_Provided data_.
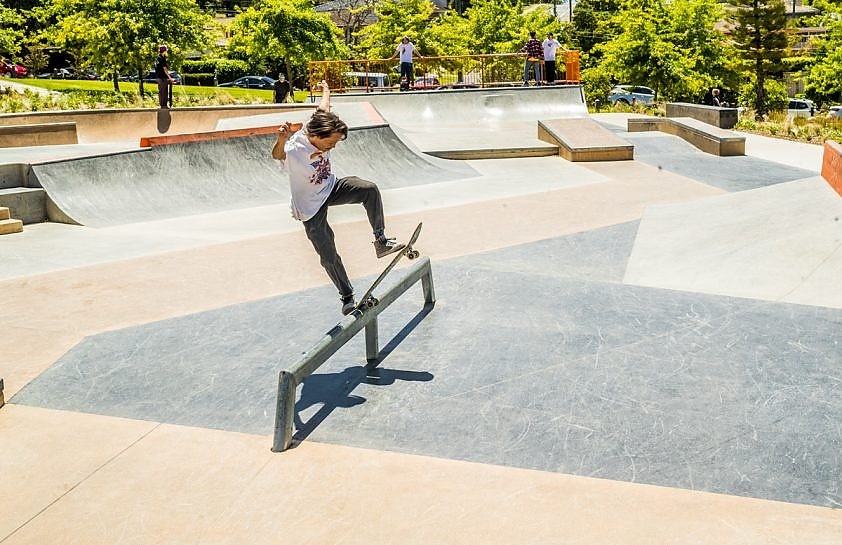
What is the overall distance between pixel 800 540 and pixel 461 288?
4.14 m

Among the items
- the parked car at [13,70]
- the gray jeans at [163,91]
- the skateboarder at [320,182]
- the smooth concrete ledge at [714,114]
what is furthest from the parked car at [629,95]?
the skateboarder at [320,182]

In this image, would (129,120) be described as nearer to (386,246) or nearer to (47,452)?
(386,246)

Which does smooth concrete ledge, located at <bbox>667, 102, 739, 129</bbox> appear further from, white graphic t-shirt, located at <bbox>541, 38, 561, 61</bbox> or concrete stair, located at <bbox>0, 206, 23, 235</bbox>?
concrete stair, located at <bbox>0, 206, 23, 235</bbox>

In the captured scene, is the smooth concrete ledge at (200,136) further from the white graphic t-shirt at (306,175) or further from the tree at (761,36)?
the tree at (761,36)

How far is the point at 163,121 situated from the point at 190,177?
8176 millimetres

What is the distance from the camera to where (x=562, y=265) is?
812 cm

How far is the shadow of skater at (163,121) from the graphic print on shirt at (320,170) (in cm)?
1616

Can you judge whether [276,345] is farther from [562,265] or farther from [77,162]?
[77,162]

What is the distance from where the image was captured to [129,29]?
27.0m

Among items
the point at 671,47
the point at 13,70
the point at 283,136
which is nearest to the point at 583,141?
the point at 283,136

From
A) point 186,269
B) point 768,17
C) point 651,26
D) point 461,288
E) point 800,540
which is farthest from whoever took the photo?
point 768,17

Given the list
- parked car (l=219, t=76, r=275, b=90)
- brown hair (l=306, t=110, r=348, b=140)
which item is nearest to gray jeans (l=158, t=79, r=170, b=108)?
brown hair (l=306, t=110, r=348, b=140)

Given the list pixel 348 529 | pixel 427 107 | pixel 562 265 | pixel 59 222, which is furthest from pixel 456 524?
pixel 427 107

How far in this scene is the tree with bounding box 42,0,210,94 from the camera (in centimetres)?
2697
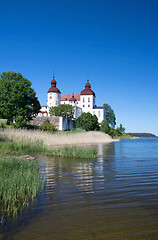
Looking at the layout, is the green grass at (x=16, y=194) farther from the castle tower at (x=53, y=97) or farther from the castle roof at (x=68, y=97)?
the castle roof at (x=68, y=97)

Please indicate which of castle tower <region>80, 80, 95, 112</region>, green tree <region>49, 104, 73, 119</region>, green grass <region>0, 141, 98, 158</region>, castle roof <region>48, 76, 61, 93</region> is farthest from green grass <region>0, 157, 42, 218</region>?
Answer: castle tower <region>80, 80, 95, 112</region>

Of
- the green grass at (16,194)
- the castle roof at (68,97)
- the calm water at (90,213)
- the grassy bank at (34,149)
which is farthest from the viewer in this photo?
the castle roof at (68,97)

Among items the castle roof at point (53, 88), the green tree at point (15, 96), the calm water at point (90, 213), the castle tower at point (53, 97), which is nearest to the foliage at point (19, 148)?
the calm water at point (90, 213)

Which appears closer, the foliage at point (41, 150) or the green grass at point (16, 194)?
the green grass at point (16, 194)

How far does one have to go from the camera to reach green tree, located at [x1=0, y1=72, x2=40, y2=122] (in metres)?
37.2

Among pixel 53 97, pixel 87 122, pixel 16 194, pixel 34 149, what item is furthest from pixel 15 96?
pixel 53 97

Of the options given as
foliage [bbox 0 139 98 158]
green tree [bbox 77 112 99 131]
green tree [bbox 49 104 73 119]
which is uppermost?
green tree [bbox 49 104 73 119]

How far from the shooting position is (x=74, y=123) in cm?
6581

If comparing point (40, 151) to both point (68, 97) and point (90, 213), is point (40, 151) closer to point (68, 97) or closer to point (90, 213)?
point (90, 213)

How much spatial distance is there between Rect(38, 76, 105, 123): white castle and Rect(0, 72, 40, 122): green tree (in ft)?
164

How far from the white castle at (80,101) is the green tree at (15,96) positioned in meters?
49.9

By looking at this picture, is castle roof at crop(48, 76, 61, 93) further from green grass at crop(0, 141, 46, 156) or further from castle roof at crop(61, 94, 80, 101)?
green grass at crop(0, 141, 46, 156)

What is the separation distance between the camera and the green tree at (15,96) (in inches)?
1465

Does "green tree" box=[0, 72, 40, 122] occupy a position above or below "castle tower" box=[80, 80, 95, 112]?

_Job_. Copy out every line from the one containing "How far from the white" down to the last line above, keeping each word the same.

_Reply to the exercise_.
How far from the white castle at (80,101) is the green tree at (15,96) positioned in meters?
49.9

By looking at this picture, is castle roof at crop(48, 76, 61, 93) further from green grass at crop(0, 141, 46, 156) or further from castle roof at crop(61, 94, 80, 101)?
green grass at crop(0, 141, 46, 156)

What is the separation distance between the camera and the green tree at (15,96) (in inches)?
1465

Does "green tree" box=[0, 72, 40, 122] occupy a position above or below "castle tower" box=[80, 80, 95, 112]?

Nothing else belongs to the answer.